Barnes: GOP Veepstakes
7:37 AM, Feb 8, 2008 • By FRED BARNES
Now that John McCain is the presumptive - don't you hate that word! - Republican presidential nominee, the big question is who will be his vice presidential running mate. At the moment, that's unknowable, because McCain himself doesn't know whom he might pick. But here's what we do know: it won't be ex-Florida governor Jeb Bush, the son of one president and brother of another. Politicians often deny an interest in the vice presidency while actually craving a chance to run for the job. But, I'm reliably informed, not Jeb. He really doesn't want to be anyone's choice for veep.
Why not? Well, a number of reasons. After eight years in Tallahassee, he's moved back to Miami and would like to make some money. Nothing wrong with that. Another reason is that he wouldn't want to allow Democrats, just because a Bush is on the ticket, to make his brother's administration the focus of the campaign instead of their nominee's high-dollar liberalism on domestic policy and defeatism on foreign affairs. Still another reason is Bush simply doesn't want to endure months of campaigning. At least not now. He's not ruling out a presidential race later.

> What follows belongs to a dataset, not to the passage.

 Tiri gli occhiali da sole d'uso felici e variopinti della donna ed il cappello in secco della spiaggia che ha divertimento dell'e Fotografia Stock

Too bad he's not available. Jeb perfectly meets the specifications of what McCain, or any Republican presidential nominee, needs in a running mate. He's had a splendidly successful political career. He's not only a favorite of economic conservatives, he's also highly regarded by social and foreign policy conservatives as well. And he's likeable and experienced. What more could McCain want? Maybe a policy wonk to offset his lack of depth on domestic issues? Jeb qualifies on that count, too. Oh, yes, libertarians like Jeb because he's a small government guy (unlike his brother George).
It's not that Jeb doesn't like McCain. He once told me that he especially admired McCain's insistence on cutting federal spending. Jeb didn't endorse anyone in the Florida primary last month, but the folks who helped to run his three races for governor worked for Mitt Romney. That should hardly disqualify him from the vice presidential nod - that is, if he were interested.

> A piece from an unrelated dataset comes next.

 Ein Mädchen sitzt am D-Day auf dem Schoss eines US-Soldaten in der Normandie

Absent Bush, names of countless possible veeps are flying around. Minnesota Governor Tim Pawlenty was in charge of the McCain forces in the Minnesota Republican caucuses on Super Tuesday. He was blown away, however, by the Romney campaign led by former House member Vin Weber. Does McCain's defeat doom Pawlenty's chances? I doubt it. But perhaps McCain should consider Weber.
Any number of prominent social conservatives have been suggested, including Republican senators Tom Coburn of Oklahoma and Sam Brownback of Kansas. I suspect a better possibility is Senator Richard Burr of North Carolina, a rising star among Republicans.

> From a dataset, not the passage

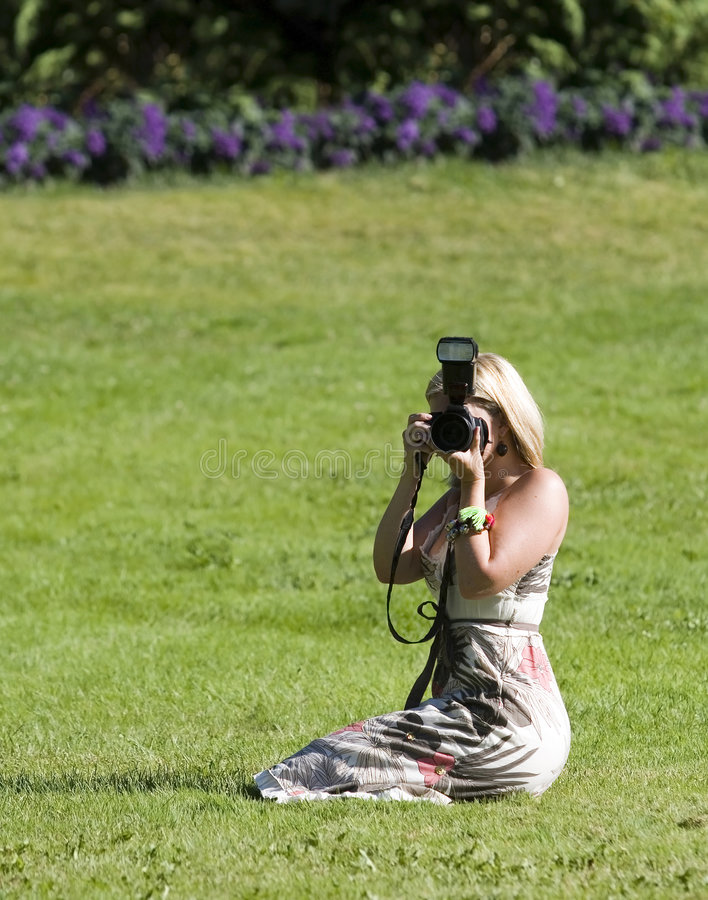 Photographer. Woman outdoors taking a picture stock image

Supporters of Mike Huckabee shouldn't get their hopes up. True, McCain and Huckabee have become friendly rivals in the presidential race, but it doesn't make sense for McCain to pick someone who's as unpopular with an important segment of the conservative community as McCain himself is. Rush Limbaugh, whose opinion matters to millions of Republicans, would go ballistic.
On the other hand, supporters of Romney have grounds for hoping McCain might choose him. McCain and Romney were famously unfriendly while opponents for the Republican nomination. But Romney's speech announcing the end of his presidential bid amounted to a brilliant audition for running mate. The speech - and the timing of his departure from the race - underscored his impressive persuasive ability, his conservatism, and, most important of all, his character.
McCain spoke to the Conservative Political Action Conference several hours after Romney's withdrawal speech to the same group yesterday. Then he and Romney talked by phone. For all we know, it could be the beginning of a great friendship.